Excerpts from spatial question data
◇ ◇ ◇ ◇

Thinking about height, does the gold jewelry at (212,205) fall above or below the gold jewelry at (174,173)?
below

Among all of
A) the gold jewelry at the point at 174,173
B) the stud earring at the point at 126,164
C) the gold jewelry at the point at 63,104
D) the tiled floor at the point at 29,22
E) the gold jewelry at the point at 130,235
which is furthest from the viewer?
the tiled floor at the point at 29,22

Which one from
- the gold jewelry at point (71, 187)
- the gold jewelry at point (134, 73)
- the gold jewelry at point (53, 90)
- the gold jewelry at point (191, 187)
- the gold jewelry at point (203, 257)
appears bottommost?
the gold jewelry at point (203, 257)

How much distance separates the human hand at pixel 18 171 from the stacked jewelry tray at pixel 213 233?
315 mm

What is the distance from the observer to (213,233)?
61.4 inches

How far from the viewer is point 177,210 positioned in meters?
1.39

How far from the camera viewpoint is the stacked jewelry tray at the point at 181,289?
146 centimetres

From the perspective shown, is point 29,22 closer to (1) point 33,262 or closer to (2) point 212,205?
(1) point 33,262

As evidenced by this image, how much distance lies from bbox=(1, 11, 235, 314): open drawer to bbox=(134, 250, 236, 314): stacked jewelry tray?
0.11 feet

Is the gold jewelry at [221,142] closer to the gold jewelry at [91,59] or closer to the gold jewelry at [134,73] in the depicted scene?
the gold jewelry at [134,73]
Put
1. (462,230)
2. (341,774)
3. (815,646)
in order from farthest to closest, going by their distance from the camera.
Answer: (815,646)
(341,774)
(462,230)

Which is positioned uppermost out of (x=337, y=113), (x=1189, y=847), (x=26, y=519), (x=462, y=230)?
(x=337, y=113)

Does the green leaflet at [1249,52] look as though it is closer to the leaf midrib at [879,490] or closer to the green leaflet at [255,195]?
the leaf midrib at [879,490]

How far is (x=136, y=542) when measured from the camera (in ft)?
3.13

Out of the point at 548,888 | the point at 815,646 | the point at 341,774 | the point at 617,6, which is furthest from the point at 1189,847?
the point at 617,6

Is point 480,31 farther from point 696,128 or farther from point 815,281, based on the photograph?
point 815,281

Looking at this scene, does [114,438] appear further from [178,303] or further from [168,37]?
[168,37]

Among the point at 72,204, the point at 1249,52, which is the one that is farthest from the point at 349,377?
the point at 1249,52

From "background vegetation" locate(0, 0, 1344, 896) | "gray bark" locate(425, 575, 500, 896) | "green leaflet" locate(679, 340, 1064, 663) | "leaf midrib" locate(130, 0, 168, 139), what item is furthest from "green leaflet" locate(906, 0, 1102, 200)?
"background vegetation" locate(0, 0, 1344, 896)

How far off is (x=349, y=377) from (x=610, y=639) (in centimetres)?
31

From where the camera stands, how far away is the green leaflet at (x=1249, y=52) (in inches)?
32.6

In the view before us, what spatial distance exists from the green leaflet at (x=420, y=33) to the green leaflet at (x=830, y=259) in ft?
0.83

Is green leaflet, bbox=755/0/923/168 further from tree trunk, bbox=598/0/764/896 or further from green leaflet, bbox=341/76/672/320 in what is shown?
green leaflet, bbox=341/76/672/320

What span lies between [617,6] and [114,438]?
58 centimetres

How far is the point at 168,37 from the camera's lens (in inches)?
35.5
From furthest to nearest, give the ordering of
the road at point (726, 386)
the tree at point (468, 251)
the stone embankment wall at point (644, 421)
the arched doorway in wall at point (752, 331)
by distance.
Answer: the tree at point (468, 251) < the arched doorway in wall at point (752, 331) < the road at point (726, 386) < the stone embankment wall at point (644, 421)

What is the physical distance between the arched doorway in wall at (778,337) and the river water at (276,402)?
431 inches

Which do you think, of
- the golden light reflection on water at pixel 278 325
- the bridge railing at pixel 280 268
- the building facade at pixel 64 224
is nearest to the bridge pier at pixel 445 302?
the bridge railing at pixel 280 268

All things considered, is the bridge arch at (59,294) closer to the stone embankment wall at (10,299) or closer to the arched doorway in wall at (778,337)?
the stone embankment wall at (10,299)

◇ ◇ ◇ ◇

The request> Express every line of the listing above as a JSON list of strings, one string per line, and omit the blank lines.

Complete output>
[
  "Thinking about height, does the gold jewelry at (212,205) fall above or below the gold jewelry at (174,173)?",
  "below",
  "Among all of",
  "A) the gold jewelry at the point at 174,173",
  "B) the stud earring at the point at 126,164",
  "C) the gold jewelry at the point at 63,104",
  "D) the tiled floor at the point at 29,22",
  "E) the gold jewelry at the point at 130,235",
  "which is furthest from the viewer?",
  "the tiled floor at the point at 29,22",
  "Which one from",
  "- the gold jewelry at point (71, 187)",
  "- the gold jewelry at point (134, 73)",
  "- the gold jewelry at point (53, 90)",
  "- the gold jewelry at point (191, 187)",
  "- the gold jewelry at point (203, 257)",
  "appears bottommost?",
  "the gold jewelry at point (203, 257)",
  "How much distance separates the human hand at pixel 18 171 from the stacked jewelry tray at pixel 213 233?",
  "315 mm",
  "What is the distance from the observer to (213,233)?",
  "61.4 inches",
  "How far from the viewer is point 177,210 positioned in meters?",
  "1.39",
  "How far from the camera viewpoint is the stacked jewelry tray at the point at 181,289?",
  "146 centimetres",
  "From the perspective shown, is point 29,22 closer to (1) point 33,262 or closer to (2) point 212,205?",
  "(1) point 33,262",
  "As evidenced by this image, how much distance lies from bbox=(1, 11, 235, 314): open drawer to bbox=(134, 250, 236, 314): stacked jewelry tray?",
  "0.11 feet",
  "Is the gold jewelry at [221,142] closer to the gold jewelry at [91,59] or closer to the gold jewelry at [134,73] in the depicted scene?",
  "the gold jewelry at [134,73]",
  "Put",
  "1. (462,230)",
  "2. (341,774)",
  "3. (815,646)",
  "in order from farthest to closest, going by their distance from the camera.",
  "Answer: (815,646)",
  "(341,774)",
  "(462,230)",
  "Which is positioned uppermost out of (x=337, y=113), (x=1189, y=847), (x=26, y=519), (x=462, y=230)?",
  "(x=337, y=113)",
  "Does the green leaflet at [1249,52] look as though it is closer to the leaf midrib at [879,490] or closer to the green leaflet at [255,195]?",
  "the leaf midrib at [879,490]",
  "How far is (x=136, y=542) when measured from the camera (in ft)?",
  "3.13",
  "Out of the point at 548,888 | the point at 815,646 | the point at 341,774 | the point at 617,6, which is furthest from the point at 1189,847?",
  "the point at 617,6",
  "Is point 480,31 farther from point 696,128 or farther from point 815,281, based on the photograph?",
  "point 815,281",
  "Looking at this scene, does [114,438] appear further from [178,303] or further from [168,37]?",
  "[168,37]",
  "Among the point at 72,204, the point at 1249,52, which is the one that is farthest from the point at 349,377?",
  "the point at 1249,52",
  "From \"background vegetation\" locate(0, 0, 1344, 896) | \"gray bark\" locate(425, 575, 500, 896) | \"green leaflet\" locate(679, 340, 1064, 663) | \"leaf midrib\" locate(130, 0, 168, 139), what item is furthest from \"green leaflet\" locate(906, 0, 1102, 200)?",
  "\"background vegetation\" locate(0, 0, 1344, 896)",
  "How far off is (x=349, y=377) from (x=610, y=639) (in centimetres)?",
  "31",
  "From where the camera stands, how far away is the green leaflet at (x=1249, y=52) (in inches)?",
  "32.6",
  "In the view before us, what spatial distance exists from the green leaflet at (x=420, y=33) to the green leaflet at (x=830, y=259) in ft?",
  "0.83",
  "Is green leaflet, bbox=755/0/923/168 further from tree trunk, bbox=598/0/764/896 or further from green leaflet, bbox=341/76/672/320 in what is shown?",
  "green leaflet, bbox=341/76/672/320",
  "What span lies between [617,6] and [114,438]?",
  "58 centimetres",
  "How far is the point at 168,37 from the camera's lens (in inches)?",
  "35.5",
  "From furthest to nearest, give the ordering of",
  "the road at point (726, 386)",
  "the tree at point (468, 251)",
  "the stone embankment wall at point (644, 421)",
  "the arched doorway in wall at point (752, 331)",
  "by distance.",
  "Answer: the tree at point (468, 251) < the arched doorway in wall at point (752, 331) < the road at point (726, 386) < the stone embankment wall at point (644, 421)",
  "What is the physical distance between the arched doorway in wall at (778,337) and the river water at (276,402)?",
  "431 inches",
  "Which do you think, of",
  "- the golden light reflection on water at pixel 278 325",
  "- the bridge railing at pixel 280 268",
  "- the building facade at pixel 64 224",
  "is nearest to the bridge pier at pixel 445 302?",
  "the bridge railing at pixel 280 268",
  "All things considered, is the bridge arch at (59,294) closer to the stone embankment wall at (10,299) or closer to the arched doorway in wall at (778,337)?",
  "the stone embankment wall at (10,299)"
]